If he exceeds performance targets, Mr Seelert, 52, could earn another $640,000 a year in bonuses and receive stock options worth up to $3.2m over three years.
The announcement drew puzzled reactions from competing ad agency executives, who questioned Mr Seelert's credentials for the top operating job at ailing Cordiant, formerly Saatchi & Saatchi.
Mr Seelert dismissed criticism that he had no creative experience, saying that the function of the holding company was "to provide leadership".
He said: "The creative people should all be in the agencies, where the work is being done". The holding company should provide financial planning, backroom operations and strategic direction.
Mr Seelert spent 23 years with General Foods, now part of the Philip Morris food and tobacco empire, where he rose to become president of World Wide Coffee and International Foods.
He directed $2bn worth of advertising at General Foods, working with five agencies on brands ranging from Maxwell House coffee to Birds Eye. "I know what clients want from agencies," Mr Seelert said.
In 1989 he left to head Topco Associates, a supplier of own-brand goods to regional food chains, and then spent three years at Kayser-Roth, a clothing concern, which he managed to turn around.
Most recently, he led a team of investors that bid, unsuccessfully, for Tetley's Tea, sold to Allied Domecq for pounds 190m last month.
Charlie Scott, acting chairman of Cordiant and outgoing chief executive, said yesterday that Mr Seelert, who is to divide his time between London and New York, "brings broad experience of marketing and brand advertising, not only in the States but from a wider, multinational management perspective".

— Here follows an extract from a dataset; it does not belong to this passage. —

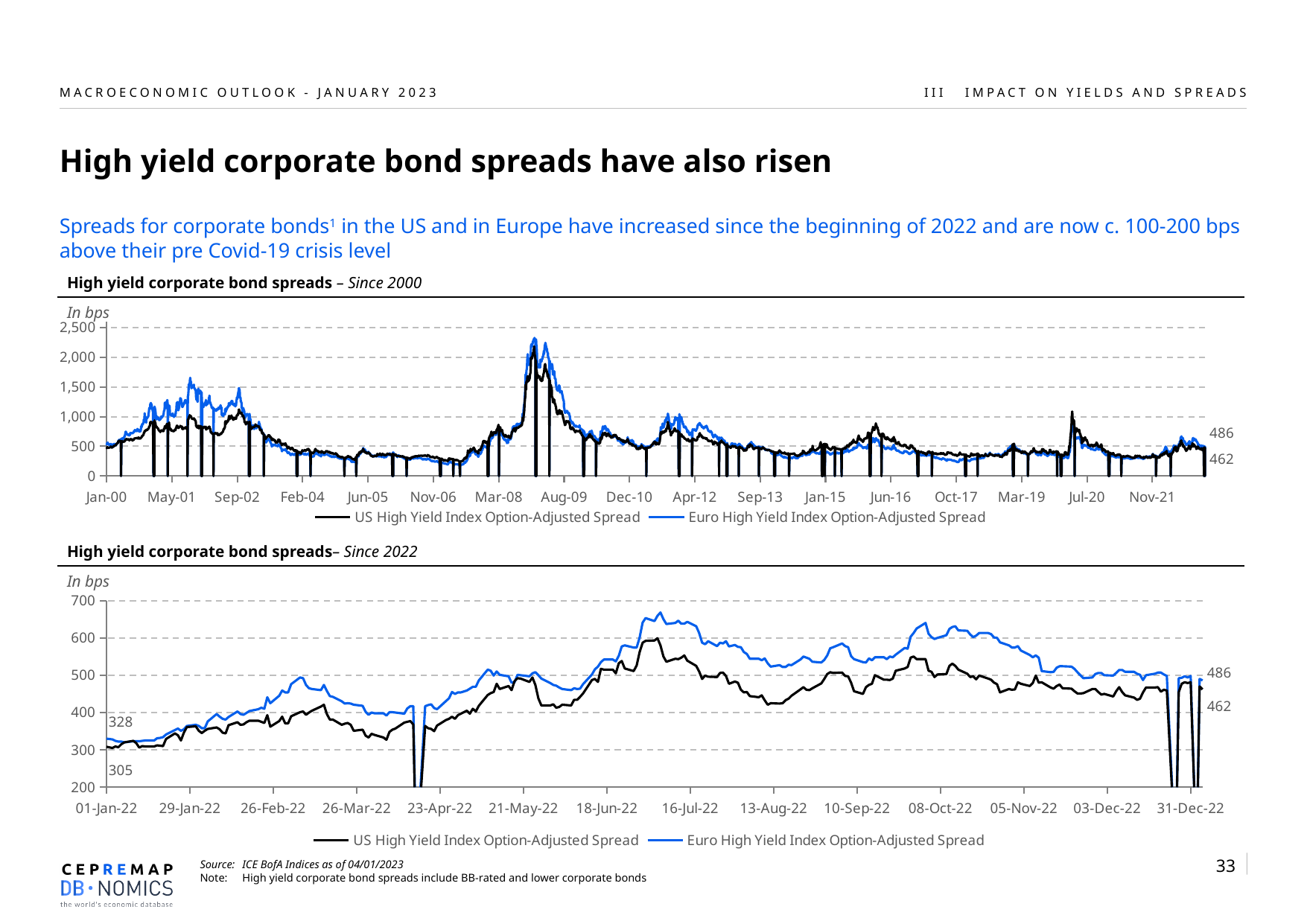
In the 'High yield corporate bond spreads – Since 2000' chart, what is the final value shown for the US High Yield Index Option-Adjusted Spread? 462 In the 'High yield corporate bond spreads – Since 2022' chart, which colour is used for the Euro High Yield Index Option-Adjusted Spread? Blue What kind of chart is the 'High yield corporate bond spreads – Since 2000' chart? Line chart In the 'High yield corporate bond spreads – Since 2022' chart, what is the final value of the US High Yield Index Option-Adjusted Spread? 462 In the 'High yield corporate bond spreads – Since 2022' chart, by how much did the Euro High Yield spread rise from its starting value to its final value? 158 In the 'High yield corporate bond spreads – Since 2022' chart, what is the starting value of the Euro High Yield Index Option-Adjusted Spread on 01-Jan-22? 328 In the 'High yield corporate bond spreads – Since 2000' chart, is the peak of the Euro High Yield spread around 2008-2009 greater or less than 2,000? greater How many series does the legend of the 'High yield corporate bond spreads – Since 2022' chart list? 2 In the 'High yield corporate bond spreads – Since 2022' chart, which series ends higher, the US or the Euro High Yield Index Option-Adjusted Spread? Euro High Yield Index Option-Adjusted Spread In the 'High yield corporate bond spreads – Since 2022' chart, what is the difference between the final Euro spread and the final US spread? 24 In the 'High yield corporate bond spreads – Since 2022' chart, what is the starting value of the US High Yield Index Option-Adjusted Spread on 01-Jan-22? 305 In the 'High yield corporate bond spreads – Since 2022' chart, what is the final value of the Euro High Yield Index Option-Adjusted Spread? 486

Launching the search for a new senior executive, Mr Scott, who is to become full-time chairman, hinted early this year that the company needed someone with experience of the US market, where Cordiant does 40 per cent of its business. He and headhunters Spencer Stuart were also looking for a candidate who would reassure clients that Cordiant could survive the departure of Maurice and Charles Saatchi, the founders.